┏━━
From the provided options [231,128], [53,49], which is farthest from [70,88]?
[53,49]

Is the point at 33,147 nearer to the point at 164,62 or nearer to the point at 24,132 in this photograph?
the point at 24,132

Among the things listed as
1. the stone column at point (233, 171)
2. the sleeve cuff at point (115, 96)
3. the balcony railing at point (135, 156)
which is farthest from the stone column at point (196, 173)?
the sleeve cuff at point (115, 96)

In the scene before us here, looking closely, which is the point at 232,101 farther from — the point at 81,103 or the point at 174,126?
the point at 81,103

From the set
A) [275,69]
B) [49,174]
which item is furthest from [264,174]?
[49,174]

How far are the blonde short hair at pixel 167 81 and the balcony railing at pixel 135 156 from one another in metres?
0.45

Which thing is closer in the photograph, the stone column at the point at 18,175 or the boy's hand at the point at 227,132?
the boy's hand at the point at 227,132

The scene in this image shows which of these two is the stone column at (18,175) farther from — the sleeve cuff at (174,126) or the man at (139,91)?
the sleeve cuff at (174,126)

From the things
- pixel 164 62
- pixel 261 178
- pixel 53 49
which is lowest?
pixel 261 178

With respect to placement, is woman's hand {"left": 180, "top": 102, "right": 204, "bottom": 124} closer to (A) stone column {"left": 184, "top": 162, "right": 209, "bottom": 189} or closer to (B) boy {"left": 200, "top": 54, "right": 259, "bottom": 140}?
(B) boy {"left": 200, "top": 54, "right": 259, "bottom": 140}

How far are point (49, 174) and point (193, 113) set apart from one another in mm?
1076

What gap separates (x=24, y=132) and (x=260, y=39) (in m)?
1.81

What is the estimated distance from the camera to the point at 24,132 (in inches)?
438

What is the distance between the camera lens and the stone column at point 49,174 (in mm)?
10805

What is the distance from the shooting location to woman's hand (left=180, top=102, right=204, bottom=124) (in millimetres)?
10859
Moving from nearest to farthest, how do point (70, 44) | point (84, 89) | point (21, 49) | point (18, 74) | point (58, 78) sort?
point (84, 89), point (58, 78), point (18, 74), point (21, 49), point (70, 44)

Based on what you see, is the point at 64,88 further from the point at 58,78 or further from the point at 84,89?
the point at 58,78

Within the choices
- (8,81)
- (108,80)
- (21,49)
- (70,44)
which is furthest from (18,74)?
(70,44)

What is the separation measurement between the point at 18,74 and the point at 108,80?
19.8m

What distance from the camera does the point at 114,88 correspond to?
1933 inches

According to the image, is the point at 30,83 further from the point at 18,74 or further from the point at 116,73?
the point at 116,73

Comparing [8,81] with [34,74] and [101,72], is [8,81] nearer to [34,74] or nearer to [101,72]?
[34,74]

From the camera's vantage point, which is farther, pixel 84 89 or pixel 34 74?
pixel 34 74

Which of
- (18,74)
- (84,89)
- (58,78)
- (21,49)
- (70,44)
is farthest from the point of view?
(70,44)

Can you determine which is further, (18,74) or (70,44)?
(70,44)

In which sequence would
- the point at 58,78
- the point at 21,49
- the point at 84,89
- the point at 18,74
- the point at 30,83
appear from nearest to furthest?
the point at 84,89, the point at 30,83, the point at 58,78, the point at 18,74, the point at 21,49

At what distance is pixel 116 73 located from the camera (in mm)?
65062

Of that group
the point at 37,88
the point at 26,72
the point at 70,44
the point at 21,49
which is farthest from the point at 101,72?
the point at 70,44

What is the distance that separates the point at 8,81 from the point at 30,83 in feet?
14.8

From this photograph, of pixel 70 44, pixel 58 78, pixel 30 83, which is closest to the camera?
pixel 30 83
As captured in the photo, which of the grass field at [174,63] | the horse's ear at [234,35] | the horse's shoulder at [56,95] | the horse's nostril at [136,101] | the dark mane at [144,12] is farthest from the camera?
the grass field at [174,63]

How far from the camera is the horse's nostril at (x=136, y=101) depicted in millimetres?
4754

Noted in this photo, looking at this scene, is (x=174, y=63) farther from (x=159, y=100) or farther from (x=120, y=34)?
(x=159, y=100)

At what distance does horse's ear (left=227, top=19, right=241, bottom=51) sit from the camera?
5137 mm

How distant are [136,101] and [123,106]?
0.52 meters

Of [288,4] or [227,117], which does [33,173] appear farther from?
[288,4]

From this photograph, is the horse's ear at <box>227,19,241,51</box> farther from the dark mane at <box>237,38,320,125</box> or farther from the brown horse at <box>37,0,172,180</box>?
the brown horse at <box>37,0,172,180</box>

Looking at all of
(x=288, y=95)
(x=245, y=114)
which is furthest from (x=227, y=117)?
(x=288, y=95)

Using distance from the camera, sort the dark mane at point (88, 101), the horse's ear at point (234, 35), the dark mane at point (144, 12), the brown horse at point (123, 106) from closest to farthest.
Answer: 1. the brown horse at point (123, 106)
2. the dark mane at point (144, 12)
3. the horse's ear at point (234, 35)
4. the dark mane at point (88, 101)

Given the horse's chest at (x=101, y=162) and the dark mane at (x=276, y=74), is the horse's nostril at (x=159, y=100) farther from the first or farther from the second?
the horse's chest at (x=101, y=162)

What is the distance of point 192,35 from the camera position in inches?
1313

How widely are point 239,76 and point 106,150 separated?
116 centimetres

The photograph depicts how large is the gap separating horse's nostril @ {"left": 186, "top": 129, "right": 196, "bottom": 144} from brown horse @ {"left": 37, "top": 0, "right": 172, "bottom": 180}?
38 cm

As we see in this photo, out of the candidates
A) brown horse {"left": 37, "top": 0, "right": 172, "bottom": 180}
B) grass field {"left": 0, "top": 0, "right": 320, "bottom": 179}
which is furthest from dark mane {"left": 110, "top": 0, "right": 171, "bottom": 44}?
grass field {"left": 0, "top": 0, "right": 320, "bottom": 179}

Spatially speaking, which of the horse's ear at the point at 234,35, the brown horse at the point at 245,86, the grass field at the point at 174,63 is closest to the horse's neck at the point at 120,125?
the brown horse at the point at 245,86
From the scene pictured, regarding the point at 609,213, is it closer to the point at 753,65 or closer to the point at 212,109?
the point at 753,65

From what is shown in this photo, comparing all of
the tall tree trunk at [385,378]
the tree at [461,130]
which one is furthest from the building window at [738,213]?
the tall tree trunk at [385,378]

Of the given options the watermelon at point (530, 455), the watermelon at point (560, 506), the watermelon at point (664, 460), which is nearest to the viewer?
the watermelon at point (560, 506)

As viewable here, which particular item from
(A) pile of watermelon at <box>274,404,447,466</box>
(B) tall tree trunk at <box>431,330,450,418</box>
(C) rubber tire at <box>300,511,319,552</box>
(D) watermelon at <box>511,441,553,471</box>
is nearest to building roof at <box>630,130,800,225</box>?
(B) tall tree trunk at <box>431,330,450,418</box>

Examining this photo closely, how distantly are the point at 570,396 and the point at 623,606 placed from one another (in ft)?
┗━━
▶ [Exercise details] Copy out the material above in its entirety. Every detail must match.

▶ [Solution for this problem]
From the provided options [231,128], [53,49], which is farthest from [70,88]?
[53,49]

Is the point at 33,147 nearer to the point at 164,62 or nearer to the point at 24,132 in this photograph?
the point at 24,132

Among the things listed as
1. the stone column at point (233, 171)
2. the sleeve cuff at point (115, 96)
3. the balcony railing at point (135, 156)
which is farthest from the stone column at point (196, 173)?
the sleeve cuff at point (115, 96)

In the scene before us here, looking closely, which is the point at 232,101 farther from — the point at 81,103 or the point at 174,126?
the point at 81,103

From the set
A) [275,69]
B) [49,174]
which item is furthest from [264,174]?
[49,174]

How far are the blonde short hair at pixel 167 81 and the balcony railing at pixel 135 156 from one another in metres?
0.45

Which thing is closer in the photograph, the stone column at the point at 18,175 or the boy's hand at the point at 227,132?
the boy's hand at the point at 227,132

The scene in this image shows which of these two is the stone column at (18,175) farther from — the sleeve cuff at (174,126) or the man at (139,91)?
the sleeve cuff at (174,126)

From the things
- pixel 164 62
- pixel 261 178
- pixel 53 49
which is lowest?
pixel 261 178

With respect to placement, is woman's hand {"left": 180, "top": 102, "right": 204, "bottom": 124} closer to (A) stone column {"left": 184, "top": 162, "right": 209, "bottom": 189} or closer to (B) boy {"left": 200, "top": 54, "right": 259, "bottom": 140}?
(B) boy {"left": 200, "top": 54, "right": 259, "bottom": 140}

How far are point (49, 174) and point (193, 113) set apart from one another in mm?
1076

What gap separates (x=24, y=132) and (x=260, y=39) (in m)?
1.81

What is the estimated distance from the camera to the point at 24,132 (in inches)?
438

What is the distance between the camera lens and the stone column at point 49,174 (in mm)?
10805

What is the distance from the shooting location to woman's hand (left=180, top=102, right=204, bottom=124) (in millimetres)?
10859
Moving from nearest to farthest, how do point (70, 44) | point (84, 89) | point (21, 49) | point (18, 74) | point (58, 78) sort?
point (84, 89), point (58, 78), point (18, 74), point (21, 49), point (70, 44)

Based on what you see, is the point at 64,88 further from the point at 58,78 or further from the point at 84,89?
the point at 58,78

Within the choices
- (8,81)
- (108,80)
- (21,49)
- (70,44)
which is furthest from (18,74)?
(70,44)

What is the separation measurement between the point at 18,74 and the point at 108,80?
19.8m

What distance from the camera does the point at 114,88 correspond to?
1933 inches

According to the image, is the point at 30,83 further from the point at 18,74 or further from the point at 116,73?
the point at 116,73

Comparing [8,81] with [34,74] and [101,72], is [8,81] nearer to [34,74] or nearer to [101,72]?
[34,74]

From the camera's vantage point, which is farther, pixel 84 89 or pixel 34 74?
pixel 34 74

Which of
- (18,74)
- (84,89)
- (58,78)
- (21,49)
- (70,44)
is farthest from the point of view?
(70,44)

Can you determine which is further, (18,74) or (70,44)?
(70,44)

In which sequence would
- the point at 58,78
- the point at 21,49
- the point at 84,89
- the point at 18,74
- the point at 30,83
appear from nearest to furthest?
the point at 84,89, the point at 30,83, the point at 58,78, the point at 18,74, the point at 21,49

At what distance is pixel 116 73 located from the camera (in mm)?
65062

Of that group
the point at 37,88
the point at 26,72
the point at 70,44
the point at 21,49
which is farthest from the point at 101,72?
the point at 70,44

What is the distance that separates the point at 8,81 from the point at 30,83 in feet?
14.8

From this photograph, of pixel 70 44, pixel 58 78, pixel 30 83, which is closest to the camera?
pixel 30 83
As captured in the photo, which of the grass field at [174,63] | the horse's ear at [234,35] | the horse's shoulder at [56,95] | the horse's nostril at [136,101] | the dark mane at [144,12] is farthest from the camera?
the grass field at [174,63]

How far from the camera is the horse's nostril at (x=136, y=101) depicted in millimetres?
4754

Noted in this photo, looking at this scene, is (x=174, y=63) farther from (x=159, y=100) or farther from (x=120, y=34)?
(x=159, y=100)

At what distance does horse's ear (left=227, top=19, right=241, bottom=51) sit from the camera?
5137 mm

How distant are [136,101] and [123,106]?
0.52 meters

Of [288,4] or [227,117], which does [33,173] appear farther from?
[288,4]

From this photograph, is the horse's ear at <box>227,19,241,51</box> farther from the dark mane at <box>237,38,320,125</box> or farther from the brown horse at <box>37,0,172,180</box>?
the brown horse at <box>37,0,172,180</box>

Looking at all of
(x=288, y=95)
(x=245, y=114)
which is furthest from (x=227, y=117)?
(x=288, y=95)

Using distance from the camera, sort the dark mane at point (88, 101), the horse's ear at point (234, 35), the dark mane at point (144, 12), the brown horse at point (123, 106) from closest to farthest.
Answer: 1. the brown horse at point (123, 106)
2. the dark mane at point (144, 12)
3. the horse's ear at point (234, 35)
4. the dark mane at point (88, 101)

Given the horse's chest at (x=101, y=162) and the dark mane at (x=276, y=74), is the horse's nostril at (x=159, y=100) farther from the first or farther from the second?
the horse's chest at (x=101, y=162)

What is the distance of point 192,35 from the camera position in inches?
1313

How widely are point 239,76 and point 106,150 separated?
116 centimetres

The photograph depicts how large is the gap separating horse's nostril @ {"left": 186, "top": 129, "right": 196, "bottom": 144} from brown horse @ {"left": 37, "top": 0, "right": 172, "bottom": 180}?
38 cm

As we see in this photo, out of the candidates
A) brown horse {"left": 37, "top": 0, "right": 172, "bottom": 180}
B) grass field {"left": 0, "top": 0, "right": 320, "bottom": 179}
which is furthest from dark mane {"left": 110, "top": 0, "right": 171, "bottom": 44}?
grass field {"left": 0, "top": 0, "right": 320, "bottom": 179}

Spatially speaking, which of the horse's ear at the point at 234,35, the brown horse at the point at 245,86, the grass field at the point at 174,63 is closest to the horse's neck at the point at 120,125?
the brown horse at the point at 245,86
From the scene pictured, regarding the point at 609,213, is it closer to the point at 753,65 or closer to the point at 212,109?
the point at 753,65

From what is shown in this photo, comparing all of
the tall tree trunk at [385,378]
the tree at [461,130]
which one is furthest from the building window at [738,213]?
the tall tree trunk at [385,378]

Of the given options the watermelon at point (530, 455), the watermelon at point (560, 506), the watermelon at point (664, 460), which is nearest to the viewer?
the watermelon at point (560, 506)

As viewable here, which particular item from
(A) pile of watermelon at <box>274,404,447,466</box>
(B) tall tree trunk at <box>431,330,450,418</box>
(C) rubber tire at <box>300,511,319,552</box>
(D) watermelon at <box>511,441,553,471</box>
is nearest to building roof at <box>630,130,800,225</box>?
(B) tall tree trunk at <box>431,330,450,418</box>

Examining this photo closely, how distantly are the point at 570,396 and the point at 623,606 placed from one another (in ft)?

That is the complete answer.